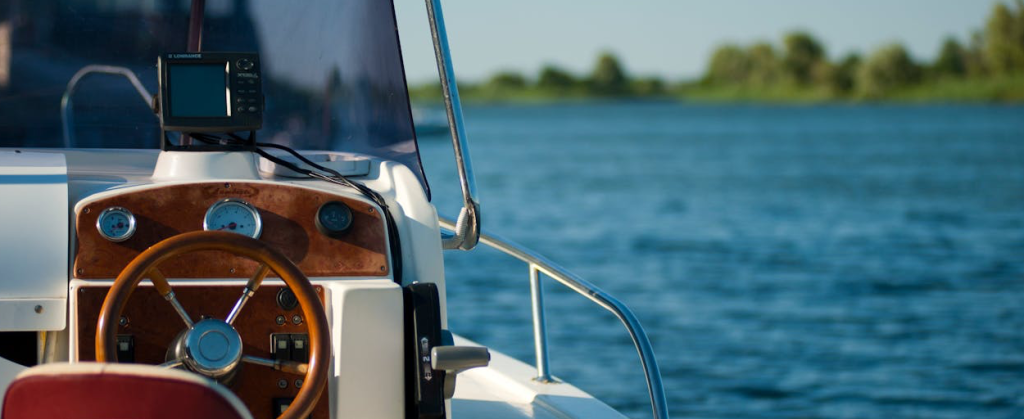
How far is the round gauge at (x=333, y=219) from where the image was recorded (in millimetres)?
2930

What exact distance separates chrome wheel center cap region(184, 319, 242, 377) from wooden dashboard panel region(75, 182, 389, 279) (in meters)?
0.22

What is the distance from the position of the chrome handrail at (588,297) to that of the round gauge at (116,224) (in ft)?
3.40

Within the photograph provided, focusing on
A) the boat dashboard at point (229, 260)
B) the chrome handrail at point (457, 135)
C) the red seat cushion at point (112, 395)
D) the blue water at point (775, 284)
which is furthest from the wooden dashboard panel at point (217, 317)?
the blue water at point (775, 284)

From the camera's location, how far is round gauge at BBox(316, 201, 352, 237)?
2.93 m

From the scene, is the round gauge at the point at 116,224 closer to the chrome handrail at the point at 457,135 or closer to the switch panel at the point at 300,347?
the switch panel at the point at 300,347

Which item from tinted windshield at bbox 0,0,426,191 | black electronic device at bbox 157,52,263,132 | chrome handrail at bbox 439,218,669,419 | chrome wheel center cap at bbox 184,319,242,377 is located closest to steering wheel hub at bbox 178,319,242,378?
chrome wheel center cap at bbox 184,319,242,377

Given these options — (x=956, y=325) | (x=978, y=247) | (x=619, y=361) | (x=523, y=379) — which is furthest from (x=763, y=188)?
(x=523, y=379)

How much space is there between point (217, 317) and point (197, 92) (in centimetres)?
54

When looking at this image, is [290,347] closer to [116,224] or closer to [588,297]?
[116,224]

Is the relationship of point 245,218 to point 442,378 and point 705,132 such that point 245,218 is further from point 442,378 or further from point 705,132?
point 705,132

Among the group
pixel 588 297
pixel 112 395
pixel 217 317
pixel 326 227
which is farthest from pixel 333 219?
pixel 112 395

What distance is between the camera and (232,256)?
2869 mm

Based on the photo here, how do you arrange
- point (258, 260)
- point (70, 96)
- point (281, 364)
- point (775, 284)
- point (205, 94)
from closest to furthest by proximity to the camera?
point (258, 260) → point (281, 364) → point (205, 94) → point (70, 96) → point (775, 284)

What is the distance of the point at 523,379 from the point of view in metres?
4.11
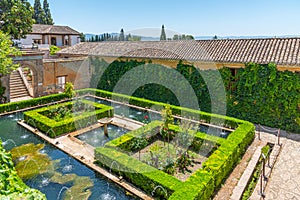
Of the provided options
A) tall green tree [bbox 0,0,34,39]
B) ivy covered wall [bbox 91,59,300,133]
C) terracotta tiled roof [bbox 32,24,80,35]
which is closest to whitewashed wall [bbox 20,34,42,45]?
terracotta tiled roof [bbox 32,24,80,35]

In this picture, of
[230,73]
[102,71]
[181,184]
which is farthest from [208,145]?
[102,71]

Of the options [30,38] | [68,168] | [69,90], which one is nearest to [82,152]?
[68,168]

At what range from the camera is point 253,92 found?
15.2 metres

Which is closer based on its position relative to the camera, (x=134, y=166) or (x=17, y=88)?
(x=134, y=166)

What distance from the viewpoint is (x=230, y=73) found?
52.1 ft

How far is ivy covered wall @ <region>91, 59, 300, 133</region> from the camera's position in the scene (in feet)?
45.6

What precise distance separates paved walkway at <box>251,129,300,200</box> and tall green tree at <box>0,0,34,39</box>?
→ 2658cm

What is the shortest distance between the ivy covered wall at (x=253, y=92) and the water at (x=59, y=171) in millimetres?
10399

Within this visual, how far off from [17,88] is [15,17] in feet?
26.5

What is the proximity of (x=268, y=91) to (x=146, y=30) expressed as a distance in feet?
60.0

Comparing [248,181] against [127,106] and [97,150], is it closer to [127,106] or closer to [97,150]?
[97,150]

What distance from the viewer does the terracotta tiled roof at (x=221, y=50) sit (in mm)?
14414

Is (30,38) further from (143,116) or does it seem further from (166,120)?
(166,120)

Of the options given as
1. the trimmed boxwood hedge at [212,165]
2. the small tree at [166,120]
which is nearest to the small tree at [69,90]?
the small tree at [166,120]
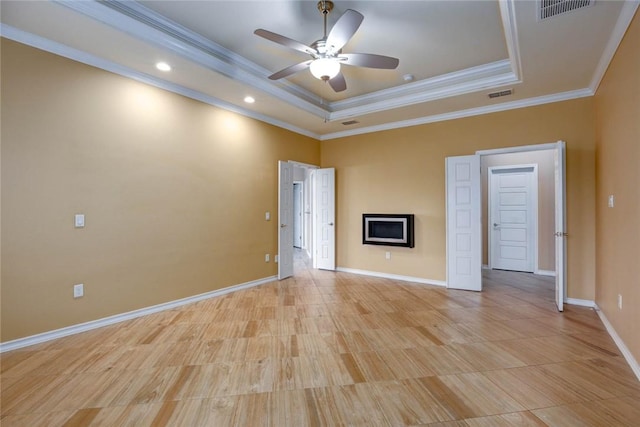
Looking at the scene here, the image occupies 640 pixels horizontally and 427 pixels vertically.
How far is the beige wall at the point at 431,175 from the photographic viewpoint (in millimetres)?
3838

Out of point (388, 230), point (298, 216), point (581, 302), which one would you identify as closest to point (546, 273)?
point (581, 302)

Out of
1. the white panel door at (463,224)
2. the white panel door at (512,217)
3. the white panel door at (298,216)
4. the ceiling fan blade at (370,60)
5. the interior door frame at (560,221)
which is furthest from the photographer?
the white panel door at (298,216)

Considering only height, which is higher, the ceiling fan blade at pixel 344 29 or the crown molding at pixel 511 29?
the crown molding at pixel 511 29

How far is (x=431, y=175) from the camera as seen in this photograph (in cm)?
496

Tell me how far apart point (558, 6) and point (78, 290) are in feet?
16.4

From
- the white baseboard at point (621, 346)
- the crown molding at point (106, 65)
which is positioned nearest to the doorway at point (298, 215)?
the crown molding at point (106, 65)

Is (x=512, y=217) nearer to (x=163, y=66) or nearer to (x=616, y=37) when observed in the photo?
(x=616, y=37)

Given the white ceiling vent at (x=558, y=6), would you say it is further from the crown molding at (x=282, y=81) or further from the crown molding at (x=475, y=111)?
the crown molding at (x=475, y=111)

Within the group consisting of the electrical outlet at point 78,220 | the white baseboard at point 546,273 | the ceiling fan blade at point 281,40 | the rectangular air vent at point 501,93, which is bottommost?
the white baseboard at point 546,273

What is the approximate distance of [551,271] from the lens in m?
5.57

What is needed: Return, unchanged, each line from the line containing "Considering only height, which" through the last line of the material.

Solution to this task:
Considering only height, which is higher, the ceiling fan blade at pixel 344 29 or the crown molding at pixel 511 29?
the crown molding at pixel 511 29

How far is (x=431, y=175) from the camera as seen in this photograph (in cm)?
496

Tell me how far apart point (558, 6) and point (78, 290) are in feet?
16.4

From
- the white baseboard at point (621, 346)
- the crown molding at point (106, 65)
which is positioned nearest to the doorway at point (298, 215)?
the crown molding at point (106, 65)

Is (x=512, y=217) nearer to (x=163, y=66) or nearer to (x=616, y=37) when observed in the photo?
(x=616, y=37)

Given the white ceiling vent at (x=558, y=6), would you say it is further from the crown molding at (x=282, y=81) or further from the crown molding at (x=475, y=111)?
the crown molding at (x=475, y=111)

Within the group consisting of the electrical outlet at point 78,220 | the white baseboard at point 546,273 | the ceiling fan blade at point 281,40 | the rectangular air vent at point 501,93, which is bottommost?
the white baseboard at point 546,273

What is the approximate distance of [551,271] from the lens in m?
5.57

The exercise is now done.